As much as I would like to as a Lebanese, I really can't support the archaic theory that Maltese has any Phoenician influence in it's language, though we do have a common gene stock.
However genetics of language differs form human genetics :0


----------



## clevermizo

Moderator's Note:

This thread is for the discussion of similarities between Maltese and Arabic. To discuss other topics (relationships between other dialects of Arabic and فصحى , Ancient Egyptian language, etc.) please post to related threads or start new threads where appropriate and in the appropriate forum (if not here, then Other Languages or Etymology & History of Languages).

Staying on-topic helps keep our corner of WR organized and easily searchable by users here.
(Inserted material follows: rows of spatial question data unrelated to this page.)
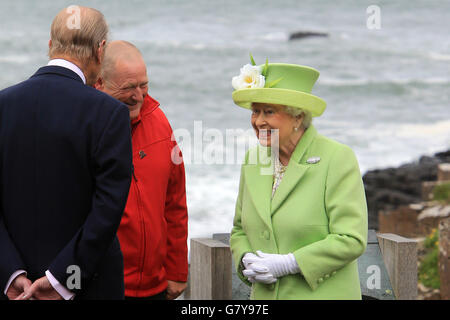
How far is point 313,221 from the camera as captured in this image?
8.90 feet

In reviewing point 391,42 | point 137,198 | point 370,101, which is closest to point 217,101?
point 370,101

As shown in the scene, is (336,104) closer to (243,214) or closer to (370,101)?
(370,101)

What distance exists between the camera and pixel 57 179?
2.40 m

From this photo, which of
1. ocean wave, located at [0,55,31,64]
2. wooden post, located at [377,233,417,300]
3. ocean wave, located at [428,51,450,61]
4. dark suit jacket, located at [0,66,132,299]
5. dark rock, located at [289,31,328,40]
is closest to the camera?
dark suit jacket, located at [0,66,132,299]

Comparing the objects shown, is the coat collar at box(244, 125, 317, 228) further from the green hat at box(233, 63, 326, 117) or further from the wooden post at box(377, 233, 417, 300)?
the wooden post at box(377, 233, 417, 300)

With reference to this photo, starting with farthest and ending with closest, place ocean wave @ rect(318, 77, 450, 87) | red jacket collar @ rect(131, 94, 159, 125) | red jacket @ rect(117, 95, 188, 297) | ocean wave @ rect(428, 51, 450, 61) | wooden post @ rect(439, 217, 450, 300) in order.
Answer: ocean wave @ rect(428, 51, 450, 61), ocean wave @ rect(318, 77, 450, 87), wooden post @ rect(439, 217, 450, 300), red jacket collar @ rect(131, 94, 159, 125), red jacket @ rect(117, 95, 188, 297)

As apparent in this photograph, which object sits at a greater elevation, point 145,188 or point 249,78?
point 249,78

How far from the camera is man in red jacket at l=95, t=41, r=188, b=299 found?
3.04 meters

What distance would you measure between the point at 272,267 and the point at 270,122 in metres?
0.53

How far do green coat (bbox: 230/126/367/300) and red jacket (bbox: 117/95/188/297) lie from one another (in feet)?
1.36

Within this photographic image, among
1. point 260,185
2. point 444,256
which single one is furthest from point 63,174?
point 444,256

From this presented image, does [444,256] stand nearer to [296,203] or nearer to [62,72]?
[296,203]

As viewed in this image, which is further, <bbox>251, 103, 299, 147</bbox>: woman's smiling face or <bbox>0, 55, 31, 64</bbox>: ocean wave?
<bbox>0, 55, 31, 64</bbox>: ocean wave

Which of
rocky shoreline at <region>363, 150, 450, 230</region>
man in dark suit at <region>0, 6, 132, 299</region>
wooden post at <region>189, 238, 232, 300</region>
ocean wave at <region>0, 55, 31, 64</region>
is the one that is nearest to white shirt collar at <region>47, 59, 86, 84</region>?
man in dark suit at <region>0, 6, 132, 299</region>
Thank you for your understanding,

clevermizo
Moderator


----------



## Tracer

Ustaath said:


> simplistically put, Maltese has Arabic syntax with a large base of non-semitic loan words


 

I took someone's advice and went to YouTube to listen to a drama show in spoken Maltese. Although I could catch the Arabic and Italian words, the fact is *I had no idea what they were really saying, except in the vaguest way.*

I heard, for example, "shandak?" which in the context obviously was Arabic "weish 3andak?" {what's the matter with you?}. But the reply was totally lost to me.

I also went to a drama show in Moroccan and Tunisian.
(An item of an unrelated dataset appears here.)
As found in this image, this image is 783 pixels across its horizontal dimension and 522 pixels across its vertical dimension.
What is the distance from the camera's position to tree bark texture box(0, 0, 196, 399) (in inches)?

Bottom line: Moroccan and Tunisian are definitely "Arabic": Maltese is definitely not.

I've run into a similar situation with Persian and Catalan. Although I can clearly hear and understand the many Arabic words in Persian, in the end, I have no idea what the speaker is really saying. Ditto with Catalan....supposedly, if you're a native Spanish speaker, you can understand spoken Catalan. Uhhh, no, you can't.

Upon first hearing the Maltese drama show, it sounded to me like an Italian dialect. The stress, emphasis and lilt of Maltese is very close to spoken Italian.......and nowhere near to Arabic in this respect. Also, it was the Italian words that seemed to predominate.

As Ustaadh mentioned above: Maltese has Arabic syntax with a large base of non-semitic loan words. Exactly. Problem is, a language is understood not by its syntax but by its vocabulary.

Here's a sample of written Maltese which I've previously used in this Forum (from wikipedia). The words in RED are from Latin, the word in BLACK show the Arabic syntax:

"L-Unjoni hija mibnija fuq il-valuri ta' rispett għad-dinjità tal-bniedem, ta' libertà, ta' demokrazija, ta' ugwaljanza, ta' l-istat tad-dritt u tar-rispett għad-drittijiet tal-bniedem, inklużi d-drittijiet ta' persuni li jagħmlu parti minn minoranzi.".....

It's obvious which predominates.

2nd Bottom Line: Maltese may technically be classified as a Semitic langauge with ultimate syntactic roots in Arabic and with a large number of Italian words.

But that doesn't mean that if you're a native Arabic or Italian speaker, you can understand it, even if you know both Italian and Arabic fluently. Anybody who says differently, well.......where's that salt shaker?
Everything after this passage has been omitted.